Pelatih Liverpool, Jurgen Klopp tidak ingin menumpahkan kekesalan serta kekeliruan pada beberapa pemain mudanya sesudah ditaklukkan Wolverhampton di arena Piala FA. Beberapa pemain muda Liverpool memang memperoleh peluang unjuk gigi saat The Reds berkunjung ke markas Wolverhampton di set ke-3 Piala FA. Beberapa nama seperti Rafael Camacho, Curtis Jones sampai Ki-Jana Hoever yang baru berumur 16 tahun memperoleh keyakinan dari Klopp.
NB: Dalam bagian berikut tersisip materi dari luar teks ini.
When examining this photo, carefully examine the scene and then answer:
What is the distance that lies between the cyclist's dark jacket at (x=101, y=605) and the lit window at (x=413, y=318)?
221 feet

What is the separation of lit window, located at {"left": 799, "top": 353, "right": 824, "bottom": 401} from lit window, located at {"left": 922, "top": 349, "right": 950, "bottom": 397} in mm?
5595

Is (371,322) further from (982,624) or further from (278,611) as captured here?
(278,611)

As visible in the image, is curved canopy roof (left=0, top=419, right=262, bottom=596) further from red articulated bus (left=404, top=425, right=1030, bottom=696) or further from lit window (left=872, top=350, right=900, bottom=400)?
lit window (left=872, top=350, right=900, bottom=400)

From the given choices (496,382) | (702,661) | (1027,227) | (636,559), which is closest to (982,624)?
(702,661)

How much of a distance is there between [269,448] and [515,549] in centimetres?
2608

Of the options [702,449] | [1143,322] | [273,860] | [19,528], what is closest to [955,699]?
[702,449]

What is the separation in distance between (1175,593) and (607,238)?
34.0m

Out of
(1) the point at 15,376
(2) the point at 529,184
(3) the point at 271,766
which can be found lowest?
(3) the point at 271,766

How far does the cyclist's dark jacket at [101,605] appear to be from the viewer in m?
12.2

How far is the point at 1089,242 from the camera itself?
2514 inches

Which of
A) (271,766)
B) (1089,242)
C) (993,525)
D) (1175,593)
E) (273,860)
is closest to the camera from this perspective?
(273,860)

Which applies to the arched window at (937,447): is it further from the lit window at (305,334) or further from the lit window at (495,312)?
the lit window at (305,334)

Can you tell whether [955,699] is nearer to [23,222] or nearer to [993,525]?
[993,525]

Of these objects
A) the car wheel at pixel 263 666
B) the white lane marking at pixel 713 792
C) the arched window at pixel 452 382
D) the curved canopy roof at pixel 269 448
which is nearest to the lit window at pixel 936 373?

Akan tetapi hasil yang didapat tidak sesuai dengan keinginan. Pada laga di Molineux itu, The Reds kalah dengan score 1-2. Dua gol dari Raul Jimenez serta Ruben Neves cuma dapat dibalas oleh satu gol dari Divock Origi.

“Kami di sini bukan menjadi pemegang rekor dunia baru untuk team termuda. Itu bagus. Beberapa pemain muda ini bersama dengan kami serta berlatih bersama dengan sebab kami fikir mereka lumayan baik,” katanya. Diteruskan oleh Jurgen Klopp, beberapa pemain mudanya itu sudah berlatih bersama dengan team penting sampai kini. Serta lihat mereka dalam session latihan membuat meyakini jika mereka lumayan bagus untuk bermain dalam suatu laga bersaing level senior.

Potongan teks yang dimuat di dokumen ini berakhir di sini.